‘Greens’ flay government approach to Gadgil report

Published: 03rd December 2012 08:51 AM  |   Last Updated: 03rd December 2012 08:51 AM   |  A+A-

The ‘greens’ in Kerala have come out against the state government’s stand on the Madhav Gadgil panel recommendations. Instead of opting for a pre-emptive approach against the report, the government should have adopted  participative planning, thereby making it more ‘conservation-oriented’, they feel.

“There is a misconception among the public that the ecologically fragile lands (EFLs) and the proposed ecologically sensitive zones (ESZs) are the same.

“The state government’s actions have created an impression among a section of people that if an area is declared as ESZ, then the land would be taken over. In fact, nowhere in the report does the panel recommend the government to take over land.

ESZs come under the Environmental Protection Act (EPA) and there is no recommendation for land acquisition in the name of ecology. Ideally, the government should have taken steps to clarify the misinformation.

We should not waste an opportunity to be part of an ecologically sensitive planning process,” pointed out A Latha of the River Research Centre.

It has also been pointed out that there are  misconceptions regarding the recommendations on the phased decommissioning of the dams in zone one.

The state government should have carried out a consultative meeting with the representatives from various sectors, the environmentalists pointed out.

The state government’s demand to include a  compensation package if the panel recommendations are implemented, too has come under severe criticism.

“On the contrary, once the ESZs are declared,  the government can approach the Centre for more funds.
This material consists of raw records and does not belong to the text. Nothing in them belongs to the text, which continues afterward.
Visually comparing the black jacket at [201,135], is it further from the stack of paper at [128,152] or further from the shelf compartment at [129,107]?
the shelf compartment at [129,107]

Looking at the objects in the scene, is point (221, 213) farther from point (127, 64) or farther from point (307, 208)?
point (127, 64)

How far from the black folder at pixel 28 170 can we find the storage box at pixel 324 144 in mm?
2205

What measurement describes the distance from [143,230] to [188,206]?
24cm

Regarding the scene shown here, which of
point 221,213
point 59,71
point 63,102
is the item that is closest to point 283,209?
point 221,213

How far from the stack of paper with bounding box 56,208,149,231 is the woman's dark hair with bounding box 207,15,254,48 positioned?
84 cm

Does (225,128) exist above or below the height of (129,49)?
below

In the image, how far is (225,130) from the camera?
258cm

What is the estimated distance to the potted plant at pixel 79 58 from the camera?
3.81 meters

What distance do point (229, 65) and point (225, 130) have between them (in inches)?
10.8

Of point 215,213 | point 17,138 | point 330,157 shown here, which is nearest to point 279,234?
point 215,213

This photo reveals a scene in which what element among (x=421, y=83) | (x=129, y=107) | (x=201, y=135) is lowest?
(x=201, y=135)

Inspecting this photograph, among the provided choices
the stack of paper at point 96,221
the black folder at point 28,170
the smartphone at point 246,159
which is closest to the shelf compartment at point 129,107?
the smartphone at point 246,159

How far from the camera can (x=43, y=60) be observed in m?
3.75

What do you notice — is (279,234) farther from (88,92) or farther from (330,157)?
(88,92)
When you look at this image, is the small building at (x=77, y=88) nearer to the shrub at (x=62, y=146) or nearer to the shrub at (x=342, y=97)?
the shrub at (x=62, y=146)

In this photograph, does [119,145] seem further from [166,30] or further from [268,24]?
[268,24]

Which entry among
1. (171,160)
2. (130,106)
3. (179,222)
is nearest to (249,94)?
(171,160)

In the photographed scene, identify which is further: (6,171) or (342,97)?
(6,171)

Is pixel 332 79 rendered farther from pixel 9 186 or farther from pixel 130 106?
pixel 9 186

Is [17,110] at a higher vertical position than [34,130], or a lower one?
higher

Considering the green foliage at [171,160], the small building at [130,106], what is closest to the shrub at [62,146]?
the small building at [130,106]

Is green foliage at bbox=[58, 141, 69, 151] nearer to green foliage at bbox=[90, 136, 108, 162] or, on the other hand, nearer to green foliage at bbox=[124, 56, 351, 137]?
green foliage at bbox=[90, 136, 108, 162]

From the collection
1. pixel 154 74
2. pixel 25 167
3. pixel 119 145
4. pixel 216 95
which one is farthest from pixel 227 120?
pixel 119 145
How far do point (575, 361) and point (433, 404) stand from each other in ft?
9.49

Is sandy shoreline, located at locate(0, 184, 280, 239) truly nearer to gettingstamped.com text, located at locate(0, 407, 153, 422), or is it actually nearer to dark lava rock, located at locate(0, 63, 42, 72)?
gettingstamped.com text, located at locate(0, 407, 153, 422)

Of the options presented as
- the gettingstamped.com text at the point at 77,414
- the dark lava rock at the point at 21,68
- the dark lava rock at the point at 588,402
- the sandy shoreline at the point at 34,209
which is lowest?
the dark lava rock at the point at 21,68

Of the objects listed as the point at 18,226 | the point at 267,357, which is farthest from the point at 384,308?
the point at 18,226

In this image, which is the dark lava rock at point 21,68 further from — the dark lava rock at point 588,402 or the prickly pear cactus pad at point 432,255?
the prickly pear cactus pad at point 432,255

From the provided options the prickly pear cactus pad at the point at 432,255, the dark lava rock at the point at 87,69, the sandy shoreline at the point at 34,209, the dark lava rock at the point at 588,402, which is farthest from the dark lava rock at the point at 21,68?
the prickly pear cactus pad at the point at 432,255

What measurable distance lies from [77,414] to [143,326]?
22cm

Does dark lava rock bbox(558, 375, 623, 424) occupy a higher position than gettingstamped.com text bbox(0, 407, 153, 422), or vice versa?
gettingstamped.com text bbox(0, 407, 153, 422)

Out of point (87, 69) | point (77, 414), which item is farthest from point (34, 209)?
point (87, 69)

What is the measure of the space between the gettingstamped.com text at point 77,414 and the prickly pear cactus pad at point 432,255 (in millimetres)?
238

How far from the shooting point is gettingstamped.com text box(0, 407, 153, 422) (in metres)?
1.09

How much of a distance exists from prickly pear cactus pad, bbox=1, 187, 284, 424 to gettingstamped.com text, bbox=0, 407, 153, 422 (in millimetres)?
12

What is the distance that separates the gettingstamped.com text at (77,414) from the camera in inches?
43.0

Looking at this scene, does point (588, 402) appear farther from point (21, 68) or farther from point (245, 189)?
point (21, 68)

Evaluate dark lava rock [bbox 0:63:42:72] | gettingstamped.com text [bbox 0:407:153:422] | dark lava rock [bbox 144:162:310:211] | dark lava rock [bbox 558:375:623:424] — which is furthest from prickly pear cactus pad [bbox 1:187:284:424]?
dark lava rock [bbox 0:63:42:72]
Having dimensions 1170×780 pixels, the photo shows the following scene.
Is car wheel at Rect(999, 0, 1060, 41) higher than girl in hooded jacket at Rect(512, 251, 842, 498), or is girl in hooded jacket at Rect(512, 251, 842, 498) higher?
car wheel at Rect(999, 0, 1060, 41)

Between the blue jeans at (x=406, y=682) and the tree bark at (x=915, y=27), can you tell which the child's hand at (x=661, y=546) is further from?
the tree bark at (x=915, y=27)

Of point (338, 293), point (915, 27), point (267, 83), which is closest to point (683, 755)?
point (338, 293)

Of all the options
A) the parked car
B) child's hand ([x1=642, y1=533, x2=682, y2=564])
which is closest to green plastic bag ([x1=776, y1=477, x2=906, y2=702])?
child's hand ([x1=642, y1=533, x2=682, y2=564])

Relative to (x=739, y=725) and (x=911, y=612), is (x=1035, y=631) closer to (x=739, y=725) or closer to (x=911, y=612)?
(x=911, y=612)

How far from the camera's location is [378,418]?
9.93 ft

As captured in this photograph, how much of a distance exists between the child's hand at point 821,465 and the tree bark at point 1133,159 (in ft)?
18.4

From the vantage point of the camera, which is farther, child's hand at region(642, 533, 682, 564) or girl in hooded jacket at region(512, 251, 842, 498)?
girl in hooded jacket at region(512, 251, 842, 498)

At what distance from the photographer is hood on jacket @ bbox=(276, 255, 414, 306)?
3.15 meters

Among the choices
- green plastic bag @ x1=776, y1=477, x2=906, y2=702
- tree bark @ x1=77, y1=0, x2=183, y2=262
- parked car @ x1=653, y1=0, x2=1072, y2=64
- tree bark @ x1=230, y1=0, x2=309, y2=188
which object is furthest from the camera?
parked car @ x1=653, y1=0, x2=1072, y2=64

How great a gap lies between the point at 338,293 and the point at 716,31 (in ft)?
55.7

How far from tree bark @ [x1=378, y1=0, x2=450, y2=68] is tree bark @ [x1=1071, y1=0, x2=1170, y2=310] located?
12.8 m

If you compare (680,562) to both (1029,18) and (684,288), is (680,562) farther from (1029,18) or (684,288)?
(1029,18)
Also, what can be said about the track record of the Kerala government in providing compensation to the victims of developmental projects?” asked the  environmentalists.

In its dissent note on the panel recommendations, the Kerala government had pointed out that hydroelectric power generation is essential for an agrarian state like Kerala.  Setting up of the Western Ghats Ecology Authority has also been opposed by the state.

Meanwhile, former chairman of Kerala State Biodiversity Board V S Vijayan, who was part of the Madhav Gadgil panel, made clear that no where in the report there are recommendations against farmers.

“The recommendations are in favour of promoting agriculture in general and organic farming in particular. Organic farming would be ideal for ESZ I and II also if there is already agricultural activities going on.

The panel has not suggested land take over in ecologically sensitive zones. It’s not an anti-development report.

“We have proposed decentralised development. Local panchayats should be given the authority for taking decision regarding such projects,” Vijayan said.